BEGIN SOURCE PASSAGE
Date of Award

Fall 8-1994

Document Type


Degree Name

Master of Arts



First Advisor

Dr. Craig Kinsley

Second Advisor

Dr. Fred Kozub

Third Advisor

Dr. Kenneth Blick


The effects of prenatal stress on the size of the corpus callosum in rats was investigated using a prenatal heat, light, and restraint stress paradigm that influences the fetal hormonal milieu (Ward, 1972). Females were stressed thrice daily from Day 15 of pregnancy until parturition. Control females were left unstressed throughout their pregnancies. In adulthood (M = 223.16 days of age), male and female offspring from the two groups were sacrificed. Area, perimeter, and length of the corpus callosum were determined from sagittal sections of each brain. Results showed a sex difference for area, perimeter, and length of the corpus callosum, with males having larger values on all three measures. However, when body weight was taken into consideration, these sex differences disappeared. These findings are consistent with Berrebi et al's (1988) study that showed no sex differences in the corpus callosum of older rats (215 days old) as opposed to younger rats ( 110 days old) when brain weight was controlled. Questions, though, remain as to the importance of hormonal influences on body and brain size and the relationship of these same hormones to the size of structures in the brain. No stress effects or sex by stress interactions existed, suggesting that prenatal stress effects on the corpus callosum either diminish with age or do not exist for that particular structure.
END SOURCE PASSAGE
[WORK TO COMPLETE]:
a) Translate this sentence from the prenatal stress abstract into Spanish: "Control females were left unstressed throughout their pregnancies."
b) Condense the paragraph of the prenatal stress abstract that begins "The effects of prenatal stress on the size of the corpus callosum" into a bulleted list that keeps its main facts.
c) List every advisor named in the prenatal stress abstract, together with the advisor position each one holds.
BEGIN PROVIDED RECORDS
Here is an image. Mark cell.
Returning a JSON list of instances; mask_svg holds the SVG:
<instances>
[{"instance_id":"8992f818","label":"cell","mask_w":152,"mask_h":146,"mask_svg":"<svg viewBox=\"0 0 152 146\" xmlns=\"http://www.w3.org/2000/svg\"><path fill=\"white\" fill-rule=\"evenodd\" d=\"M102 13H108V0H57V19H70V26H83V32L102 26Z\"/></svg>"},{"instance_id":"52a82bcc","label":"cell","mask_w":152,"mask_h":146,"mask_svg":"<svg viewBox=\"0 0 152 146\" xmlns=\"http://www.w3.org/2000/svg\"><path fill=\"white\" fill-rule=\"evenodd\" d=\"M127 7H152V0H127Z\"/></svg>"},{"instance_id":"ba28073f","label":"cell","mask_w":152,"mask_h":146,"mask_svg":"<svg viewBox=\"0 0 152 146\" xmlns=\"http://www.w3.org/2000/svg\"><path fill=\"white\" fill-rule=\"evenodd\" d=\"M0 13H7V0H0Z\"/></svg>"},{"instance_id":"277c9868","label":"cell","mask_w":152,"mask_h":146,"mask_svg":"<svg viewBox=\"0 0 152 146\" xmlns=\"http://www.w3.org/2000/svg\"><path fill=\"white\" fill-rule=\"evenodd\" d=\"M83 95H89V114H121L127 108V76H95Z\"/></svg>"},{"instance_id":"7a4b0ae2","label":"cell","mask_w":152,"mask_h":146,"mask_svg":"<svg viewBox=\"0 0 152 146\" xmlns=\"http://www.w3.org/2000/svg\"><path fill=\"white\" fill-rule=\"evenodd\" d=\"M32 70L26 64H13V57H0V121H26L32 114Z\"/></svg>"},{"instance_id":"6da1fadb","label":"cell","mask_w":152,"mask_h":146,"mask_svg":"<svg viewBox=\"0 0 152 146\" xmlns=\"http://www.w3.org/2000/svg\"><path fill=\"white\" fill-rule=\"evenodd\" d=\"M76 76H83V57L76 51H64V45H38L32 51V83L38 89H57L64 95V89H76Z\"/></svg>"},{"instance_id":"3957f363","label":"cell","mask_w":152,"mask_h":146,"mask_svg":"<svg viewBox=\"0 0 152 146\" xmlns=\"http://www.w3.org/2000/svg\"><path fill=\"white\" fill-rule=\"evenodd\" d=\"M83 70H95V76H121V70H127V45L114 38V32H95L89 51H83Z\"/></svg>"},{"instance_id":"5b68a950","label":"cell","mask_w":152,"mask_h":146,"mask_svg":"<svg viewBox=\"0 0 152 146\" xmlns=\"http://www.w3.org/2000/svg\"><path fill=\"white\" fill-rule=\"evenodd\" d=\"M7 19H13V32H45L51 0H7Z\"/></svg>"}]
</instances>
END PROVIDED RECORDS
[SOLUTIONS IN ORDER]:
a) Las hembras de control se mantuvieron sin estrés durante todas sus preñeces.

b)
- The study examined how prenatal stress affects corpus callosum size in rats. It used a heat, light, and restraint stress paradigm that influences the fetal hormonal milieu (Ward, 1972).
- Pregnant females were stressed three times daily from Day 15 of pregnancy until parturition. Control females were not stressed.
- Male and female offspring from both groups were sacrificed in adulthood, at a mean age of 223.16 days. Area, perimeter, and length of the corpus callosum were measured from sagittal brain sections.
- Males had larger values on all three measures, but these sex differences disappeared when body weight was taken into account.
- This agrees with Berrebi et al. (1988). That study found no sex differences in the corpus callosum of older rats (215 days) when brain weight was controlled, as opposed to younger rats (110 days).
- Questions remain about hormonal influences on body and brain size, and about how those hormones relate to the size of brain structures.
- There were no stress effects and no sex-by-stress interactions. This suggests that prenatal stress effects on the corpus callosum either diminish with age or do not exist for that structure.

c)
- First Advisor: Dr. Craig Kinsley
- Second Advisor: Dr. Fred Kozub
- Third Advisor: Dr. Kenneth Blick